Return the cycling race forum thread below in full, word for word.
[Supplied passage]
Is there a point to chasing and getting dropped even further back?


----------



## 32and3cross (Feb 28, 2005)

55x11 said:


> Cancellara was certainly the strongest rider. But he didn't play his cards right, even then he made a great late move that got him on podium and could have produced a win. Nice work, and he will be back next week.
> 
> Nuyens and Chavanel were wheel-suckers, but nonetheless it was a smart tactic that worked out for Nuyens (not so much for Chavanel).


Im not even sure you can say Cancellara was the strongest I think that award goes to Chavanel who was off the front and then clearly had no trouble hanging with Cancellara when he caught up, add to that Chavanel was covering and chasing stuff after that, at most its a draw which of them was stronger Chavanel how ever had Boonen to think about which prevented him from riding til the very end had he ridden earlier I think we would have seen a two up sprint which I think Chavanel had a good chance of winning.

Calling Nuyens a wheel sucker shows a lacking understanding of how thing were happening, he rode when he needed too after the 3 were away at the end but no more than he needed to knowing that Chavanel was waiting for Boonen and that Cancellara had to ride.


----------



## atpjunkie (Mar 23, 2002)

*yeah*



tinkerbeast said:


> Am I just imagining that boonen held on to canc's wheel when he put in his strongest dig on the leeberg? In fact it was a really canny move (not brute strength) by canc when he just about squeezed through the rabo and sky riders before the road narrowed leaving boonen stuck behind the slower riders. Of course once canc had that gap it was goodbye, but boonen wasn't as weak as people are making him out to be.
[/Supplied passage]
[Data below]
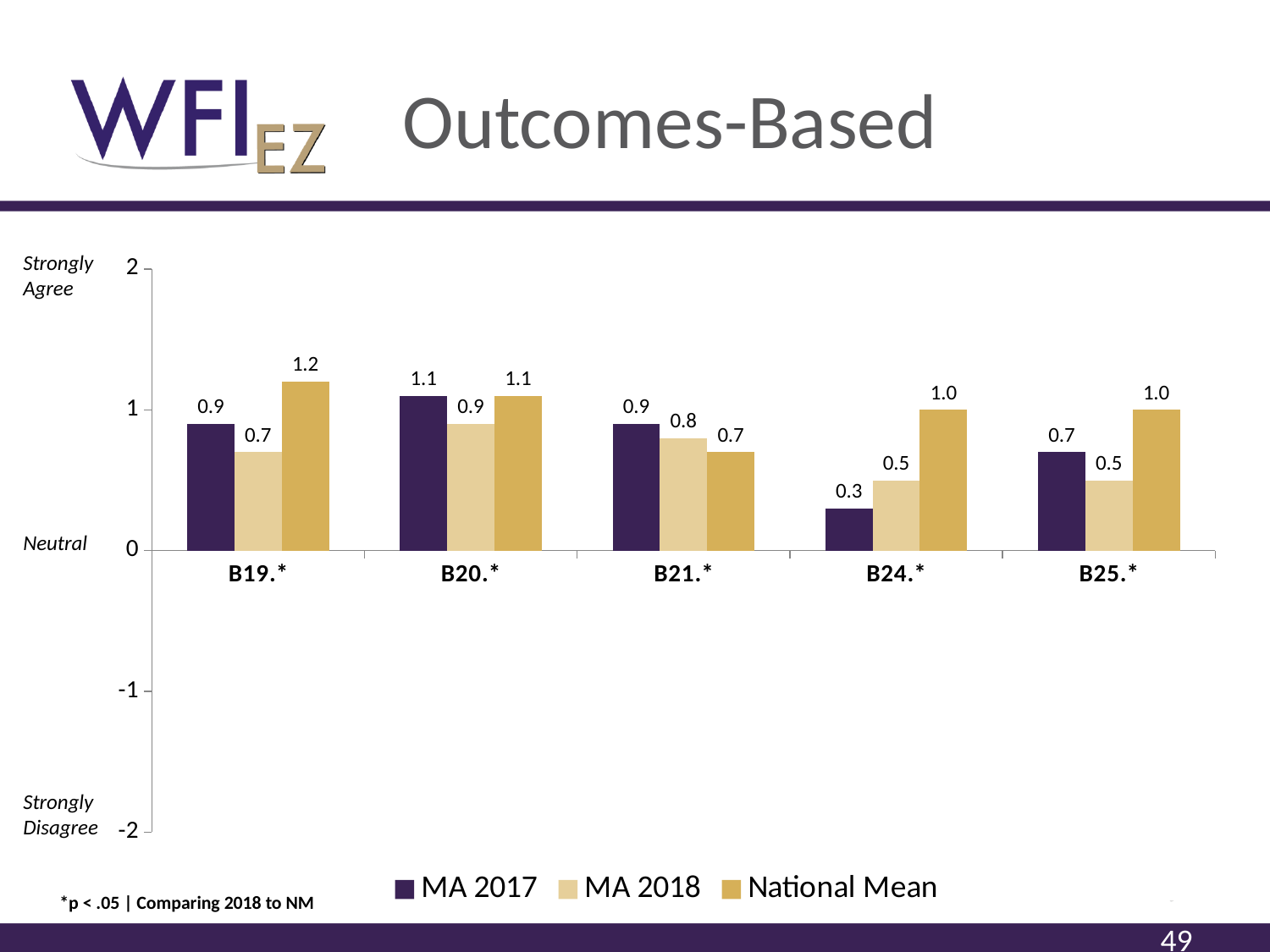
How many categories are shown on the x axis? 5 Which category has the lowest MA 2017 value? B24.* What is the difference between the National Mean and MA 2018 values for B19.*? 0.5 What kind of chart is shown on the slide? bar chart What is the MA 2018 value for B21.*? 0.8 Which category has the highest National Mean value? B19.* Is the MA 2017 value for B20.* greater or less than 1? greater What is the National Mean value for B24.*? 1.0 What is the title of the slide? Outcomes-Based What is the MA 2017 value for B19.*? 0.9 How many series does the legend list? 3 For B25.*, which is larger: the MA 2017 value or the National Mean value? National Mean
[/Data below]
- [Answer for the task]
Is there a point to chasing and getting dropped even further back?


----------



## 32and3cross (Feb 28, 2005)

55x11 said:


> Cancellara was certainly the strongest rider. But he didn't play his cards right, even then he made a great late move that got him on podium and could have produced a win. Nice work, and he will be back next week.
> 
> Nuyens and Chavanel were wheel-suckers, but nonetheless it was a smart tactic that worked out for Nuyens (not so much for Chavanel).


Im not even sure you can say Cancellara was the strongest I think that award goes to Chavanel who was off the front and then clearly had no trouble hanging with Cancellara when he caught up, add to that Chavanel was covering and chasing stuff after that, at most its a draw which of them was stronger Chavanel how ever had Boonen to think about which prevented him from riding til the very end had he ridden earlier I think we would have seen a two up sprint which I think Chavanel had a good chance of winning.

Calling Nuyens a wheel sucker shows a lacking understanding of how thing were happening, he rode when he needed too after the 3 were away at the end but no more than he needed to knowing that Chavanel was waiting for Boonen and that Cancellara had to ride.


----------



## atpjunkie (Mar 23, 2002)

*yeah*



tinkerbeast said:


> Am I just imagining that boonen held on to canc's wheel when he put in his strongest dig on the leeberg? In fact it was a really canny move (not brute strength) by canc when he just about squeezed through the rabo and sky riders before the road narrowed leaving boonen stuck behind the slower riders. Of course once canc had that gap it was goodbye, but boonen wasn't as weak as people are making him out to be.